┌─ TEXT ZUR ANALYSE

Sie wollen also dafür sorgen, dass der Begriff „Turbokuh“ positiv gewendet wird?Auf jeden Fall. Denn man muss doch sehen, dass die Menschheit weiter wächst, dass der Wohlstand in der Welt weiter wächst. Es werden so auch mehr Nahrungsmittel verbraucht. Ziel muss es daher sein – auch im Hinblick auf die Diskussion um Schadgase und Ressourcenverbrauch –, die Produktion effizienter zu gestalten. Also: dass weniger Tiere mehr produzieren.
Mit Sicherheit. Man muss wissen: Früher standen Kühe auch nur vier Monate im Jahr auf der Weide, die anderen acht Monate standen sie angebunden nebeneinander im dunklen Stall. Heute haben wir Laufstallhaltung. Hier können die Kühe sich eigentlich so bewegen wie im normalen Tagesablauf. Die Kuh kann fressen, wann sie will, sich ausruhen und hinlegen, wann sie will und geht selbst zum Melken, unter Umständen wird sie dabei mit Robotern gemolken. Bei anderen Technologien gibt es zwei oder drei Melkzeiten pro Tag, dann ist das natürlich ein kleiner Zwang. Aber wir sind der festen Überzeugung, dass die Haltungssysteme heute weit besser sind als sie vor etwa 30 Jahren waren, geschweige denn in den 1950er- und 60er-Jahren.

└─

■ **IHRE AUFGABEN**:
1. Wie viele Monate im Jahr standen Kühe früher laut dem Text über die Kuhhaltung auf der Weide?
2. Führen Sie bitte den Text über die Kuhhaltung im Anschluss an seinen letzten Satz weiter.

┌─ DATENAUSZUG

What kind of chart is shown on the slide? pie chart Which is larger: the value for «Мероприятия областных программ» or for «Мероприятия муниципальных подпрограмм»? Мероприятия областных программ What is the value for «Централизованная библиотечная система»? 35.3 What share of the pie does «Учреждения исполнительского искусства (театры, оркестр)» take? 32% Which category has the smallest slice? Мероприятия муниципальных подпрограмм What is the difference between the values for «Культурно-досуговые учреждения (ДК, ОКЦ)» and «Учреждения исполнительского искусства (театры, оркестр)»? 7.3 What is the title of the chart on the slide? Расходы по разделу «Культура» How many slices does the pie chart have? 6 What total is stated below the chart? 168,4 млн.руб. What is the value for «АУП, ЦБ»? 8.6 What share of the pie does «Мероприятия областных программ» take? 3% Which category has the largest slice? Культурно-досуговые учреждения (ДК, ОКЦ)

└─

■ **ERWARTETE ANTWORTEN**:
1. Nur vier Monate im Jahr.

2.
Gerade wird über das Tierwohl-Label der Bundesregierung diskutiert, das zunächst nur für Schweinefleisch gelten soll. Was halten Sie davon, das Label auf die Rinder auszudehnen?Das wird mit Sicherheit stattfinden. Schon heute achten die Betriebe ja auf das Tierwohl. Sicher der eine oder andere auch nicht. Aber der muss sich dann bei seinen Haltungsbedingungen etwas überlegen, inwiefern er die Vorgaben für das Tierwohl einhalten kann. Schon heute sind ja schon die Landwirte mit den gesellschaftlichen Fragen des Tierschutzes konfrontiert. Grundsätzlich ist das Label eine Maßnahme, um für den Verbraucher mehr Transparenz zu schaffen. Aber man muss auch sagen: Das Label wird sicher nicht die Welt verändern. Denn: Interviewen Sie mal einen Verbraucher vor dem Supermarkt, welches Fleisch er kauft, und gucken dann hinterher in seinen Einkaufswagen... Freiwillig sind nur wenige bereit, mehr Geld für Nahrungsmittel auszugeben.
Noch mal zurück zur „Schau der Besten“: In den vergangenen Jahren haben die Miss-Wahl immer Kühe mit so hübschen Namen wie „Lady Gaga“, „Ornella“, „Madame“ oder „Shakira“ gewonnen. Haben Sie einen Tipp, wer dieses Jahr gewinnen könnte?Wenn ich richtig informiert bin, ist Vorjahressiegerin „Lady Gaga“ nach der achten Kalbung wieder dabei. Und wenn die gut in Form ist, dann gehört sie sicherlich zu den heißen Titelanwärterinnen.
Das Interview führte Peter Voith.Ralf Strassemeyer (58), Landwirt und Agraringenieur, ist einer von drei Geschäftsführern der Masterrind GmbH. Der verheiratete Vater von drei Kindern lebt in Kirchlinteln.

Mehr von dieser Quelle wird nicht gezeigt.